# Using Cornstarch in Cold Process



## jmk7765 (Feb 26, 2010)

Can anyone tell me why/how to use cornstarch in a cold process batch. There's a favorite soap company I've ordered from that lists cornstarch on the label when there's food (apple/orange/banana) listed as an ingredient.
I'd like to do a knock off of one of the soaps but am stumped on the how's and why's of the cornstarch.


----------



## carebear (Feb 26, 2010)

got me!

commercial companies don't CP their soaps (assuming it's even a real soap), but rather work with pre-made soap and grind, mix, press... so it may be that the cornstarch is part of the mix.


----------



## IanT (Feb 26, 2010)

scent fixative?


----------



## MagiaDellaLuna (Feb 27, 2010)

I know of one soapmaker who seems to use cornstarch in ALL of her soaps.
Lovely looking soaps.

Not sure if I may post the link................mods ?

I use cornstarch as a fixative for Sweet Orange EO, but it also seems to give the soap more slip or silkiness. Usage is 1 TBS PPO.


----------



## ChrissyB (Feb 27, 2010)

Magia, you can post the link. 
I'd be interested to have a squiz.


----------



## MagiaDellaLuna (Feb 27, 2010)

ChrissyB said:
			
		

> Magia, you can post the link.
> I'd be interested to have a squiz.



Thanks, ChrissyB.
This is the link

http://www.chagrinvalleysoapandcraft.com/soapbars.htm

Most of the soaps contain cornstarch.


----------



## jmk7765 (Feb 27, 2010)

CV is the soap company I was referring to in my original post. I wasn't sure if it would be o.k. if I posted the name or not.
I love CV's soaps and have ordered several different types including the shampoo bars. I just wondered why the cornstarch...
Thanks for the advice.



			
				MagiaDellaLuna said:
			
		

> I use cornstarch as a fixative for Sweet Orange EO, but it also seems to give the soap more slip or silkiness. Usage is 1 TBS PPO.

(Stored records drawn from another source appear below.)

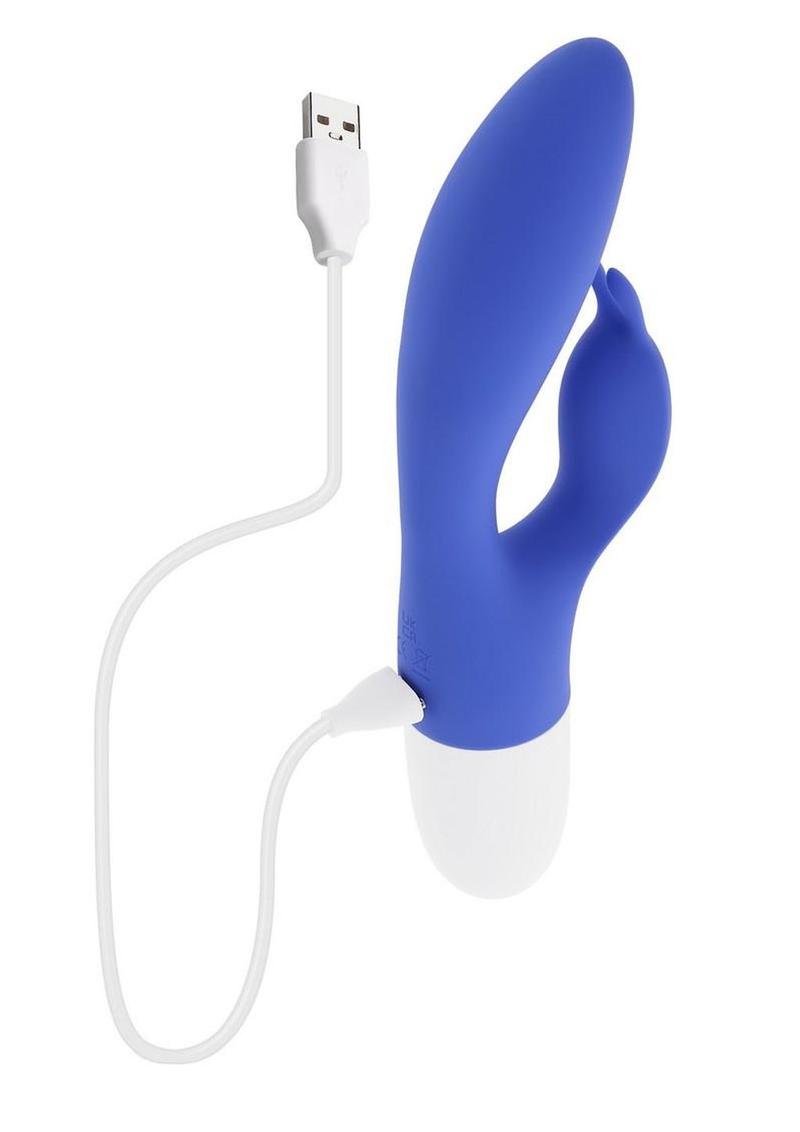Funny Bunny Rechargeable Silicone Rabbit Vibrator - Blue
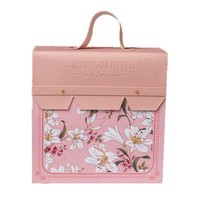 Boîte cadeau rigide florale avec poignée, en papier artistique, design rectangulaire gaufré, pour emballage cadeau et artisanat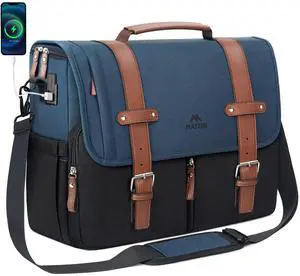 MATEIN Messenger Bag for School with USB Charging Port, Large Crossbody Satchel 15.6 inch Student College Laptop Bags with Shoulder Strap, Water Resistant Work Computer Briefcase for Office Commuting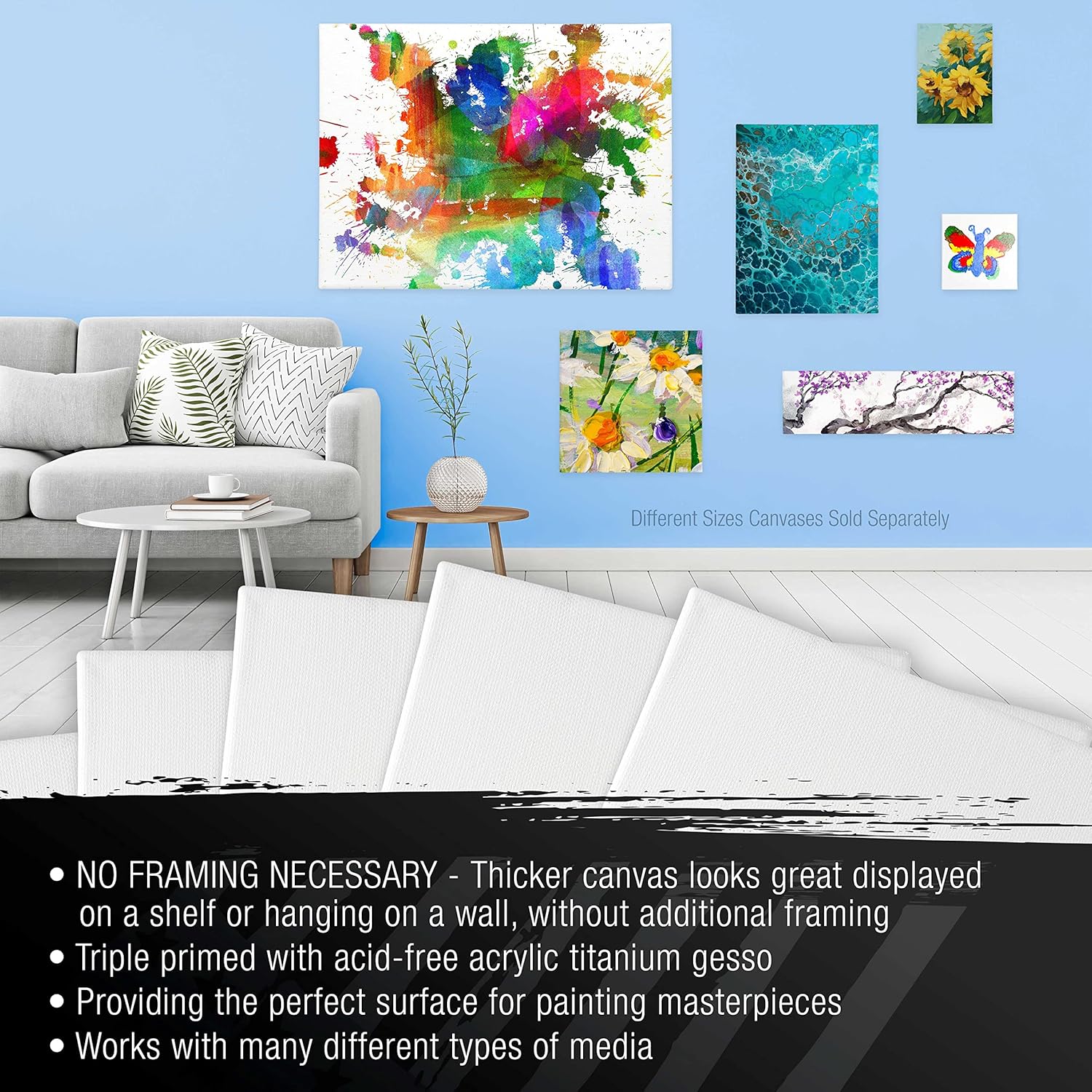 U.S. Art Supply Rectangle Stretched Canvas for Painting 36x36 inch Gallery Depth 1-1/2' Thick, 2-Pack - 17oz Acrylic Gesso Triple Primed, Professional Artist Quality, 100% Cotton - Oil, Pouring Paint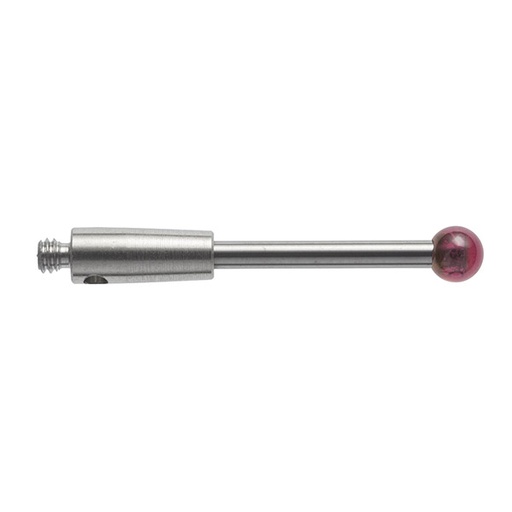 [A-5003-3822] M2 Ø2 mm bola de rubi, haste de carboneto de tungsténio, L 20 mm, EWL 14 mm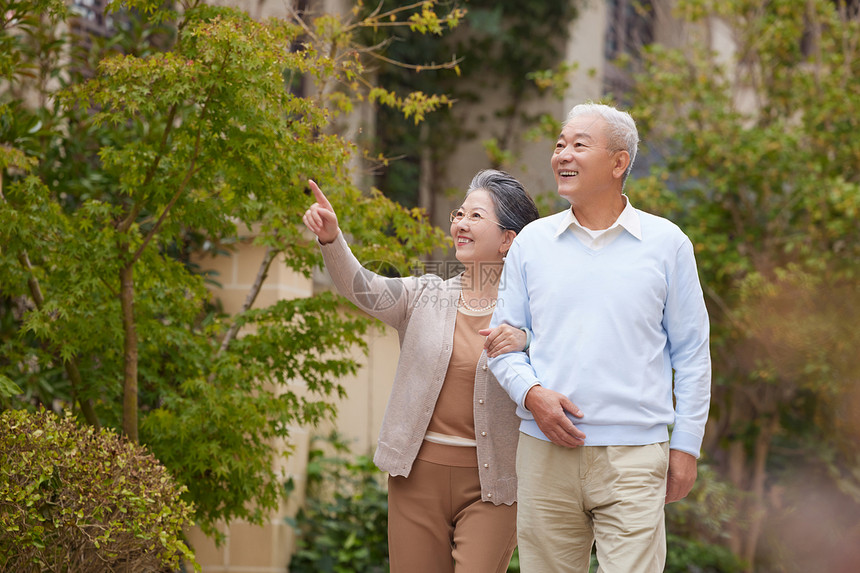 老年夫妇户外散步图片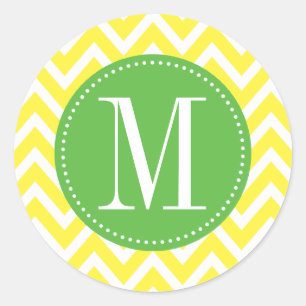 Grünes und gelbes Zickzack kundenspezifisches Runder Aufkleber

Do you add the cornstarch at the end of mixing, like you'd add clay? Thanks again.


----------



## MagiaDellaLuna (Feb 28, 2010)

jmk7765 said:
			
		

> MagiaDellaLuna said:
> 
> 
> 
> ...



I add the EO to the cornstarch to form a paste, then add that into my oils and mix in really well before adding the lye.

CV inspired my Orange, Clove and Cinnamon soap with Cocoa 
I would have ordered some of her soaps after drooling over them for so many years, but the postage would be a killer.


----------



## jmk7765 (Feb 28, 2010)

Thanks for sharing your knowledge...I will try the cornstarch in my next batch.
I am so inspired by CV's soaps that when I'm tired of doing my 'tried & true' recipes I turn to their website for ideas. You know the old saying that the truest form of flattery is imitation!


----------



## agriffin (Feb 28, 2010)

That's good to know.  I'll have to try it.  Maybe part with cornstarch and part without.  And see if the Orange Oil "stays" better with the soap with cornstarch.


----------



## agirlhasnoname (Sep 19, 2017)

Just curious to know if you tried it and how did they compare?


----------



## Kittish (Sep 19, 2017)

This thread is seven years old. None of the posters are still around that I know of. You'd get better response posting the question as a new thread.


----------